Je suis une voleuse de secrets. Je sais tout ce qui se passe dans votre tête. C’est un don. Je lis dans vos pensées. J’entends ce qu’on ne me dit pas, et je vois ce qui est profondément enfoui dans les belles boîtes noires de nos crânes. Je vois vos souvenirs au moment où ils surgissent dans votre esprit. J’observe vos plans se construire rouage après rouage. Je suis comme un voleur, un braqueur de banques, sauf que lorsque j’arrive dans votre coffre, tout est déjà ouvert. Je vois vos pensées, bien entreposées ou toutes éparpillées. Je vois partout des petits dossiers. Je vois les traces de toutes les décisions que vous avez prises dans votre vie. Je vois ce dont vous avez honte. Je vois ce que vous voulez cacher. Je vois vos mensonges.

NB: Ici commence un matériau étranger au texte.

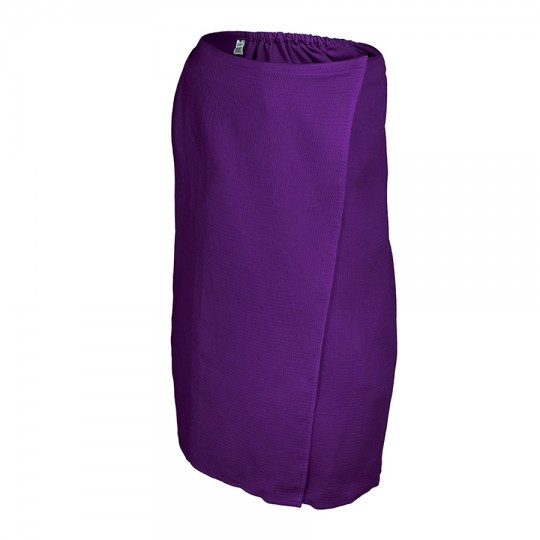 Вафельная накидка для женщин фиолетовая (145х78см)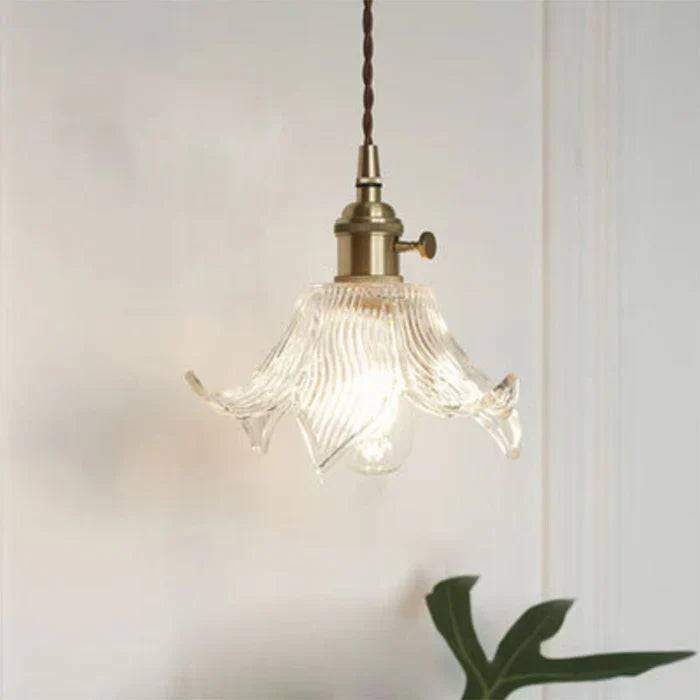 OpulentGlow Pendel – Elegant Glas Taklampa - Transparent / N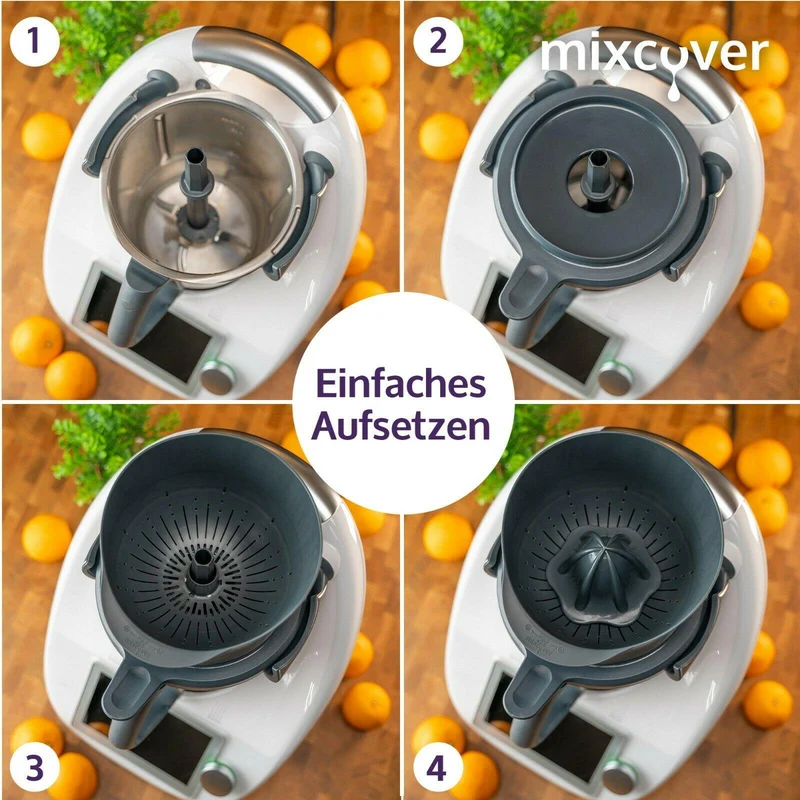 B-Ware: verbesserte Saftpresse/Zitruspresse für Thermomix TM6 & TM5, Entsafter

Le rouge n’est pas à sa place sur ce drapeau. Ce n’est pas que je ne l’aime pas. C’est même la couleur que je préfère. La couleur rouge est belle, et elle n’est pas aussi violente qu’elle en a l’air. C’est une couleur qui a son caractère, qui ne se laissera pas faire. C’est une couleur qui va se défendre, c’est une couleur qui saura s’indigner. C’est une couleur qui va à contre-courant, qui se voit de loin, qui n’est ni douce ni méchante, mais qui est simplement différente. Ce que je n’aime pas, c’est de la voir enfermée entre des lignes trop serrées, forcée de continuer toujours dans une seule et même direction. Sans possibilités de se diriger ni à droite, ni à gauche. Sans regard en arrière. Écrasée par des mâchoires blanches, qui mordent les réfractaires.

Il est beau, ce rouge, pourtant. Aussi beau qu’un dernier soir.

J’ai un don, et longtemps, je l’ai utilisé pour voler des pensées pour des hommes puissants. Les Léviathans ont toujours des ennemis qu’ils peuvent briser d’un geste, d’une parole. Mais ils sont sans ressources lorsqu’une personne a décidé d’enfermer un secret dans le creux de son crâne avant de jeter la clé. Moi j’en suis capable, et j’ai recueilli des secrets à la valeur inestimable. Mais j’ai aussi volé les leurs. Je sais tout des hommes de pouvoir. Je n’ai pas eu besoin de chercher pour connaître intimement leurs mensonges. Les cachotteries familiales, comme les tromperies nationales. Je sais tout de ce qu’ils voulaient cacher, des intérêts qu’ils voulaient protéger, et des personnes qu’ils voulaient blesser.

Quand on me demande : « Tu es au courant ? », quand on me parle d’un événement à la une des journaux, je ne sais que répondre. Je suis au courant, car je sais ce qui s’est passé. J’ai même longtemps été au cœur du courant de ceux qui font et défont l’information, de ceux qui concèdent des éclats de vérité pour mieux dissimuler les autres. Mais je vois aussi tout ce qu’on ne dit pas, ce qui se cache derrière le voile. Mon courant n’est pas le même que celui des autres. Aujourd’hui, j’ai pris ma décision. Désormais, quand on me posera cette question, je sais ce que je répondrais. Je vous dirais : « Je suis au contre-courant ».

Je brûle ce drapeau pour qu’il ne voie pas ce qui va se passer dans les prochaines heures, dans les prochains jours. Je les aime, ces couleurs encore innocentes, encore flamboyantes. Il va disparaître, et moi aussi. Ce pauvre drapeau. Il ne voit même pas ce qui se cache derrière ces si belles couleurs, il est incapable de rétablir l’ordre dans sa propre maison. Il va disparaître, et moi aussi. Demain, je dirai la vérité, toute la vérité, alors qu’une partie de la société s’évertue à la cacher. J’aurais préféré ne pas savoir. J’aurais préféré continuer ma vie comme si je ne savais pas. Mais quand on sait, on ne peut plus se taire.

La fumée s’envole vers le ciel, et le drapeau rapetisse. Les bords blancs deviennent bruns, se plient, et brûlent. Le rouge retrouve sa vigueur et s’échappe de sa prison rectiligne. Maintenant, il est partout. Sur les cendres posées au sol, dans l’atmosphère, dans l’odeur qui gagne le village voisin. Tout le monde saura.

Le feu illumine mon dernier soir. Demain, je serai accusée d’avoir révélé des secrets d’État, de porter atteinte à la sécurité du pays.

Le feu illumine mon premier soir. Demain, je reprendrai ma conscience et ma liberté. J’irai à contre-courant.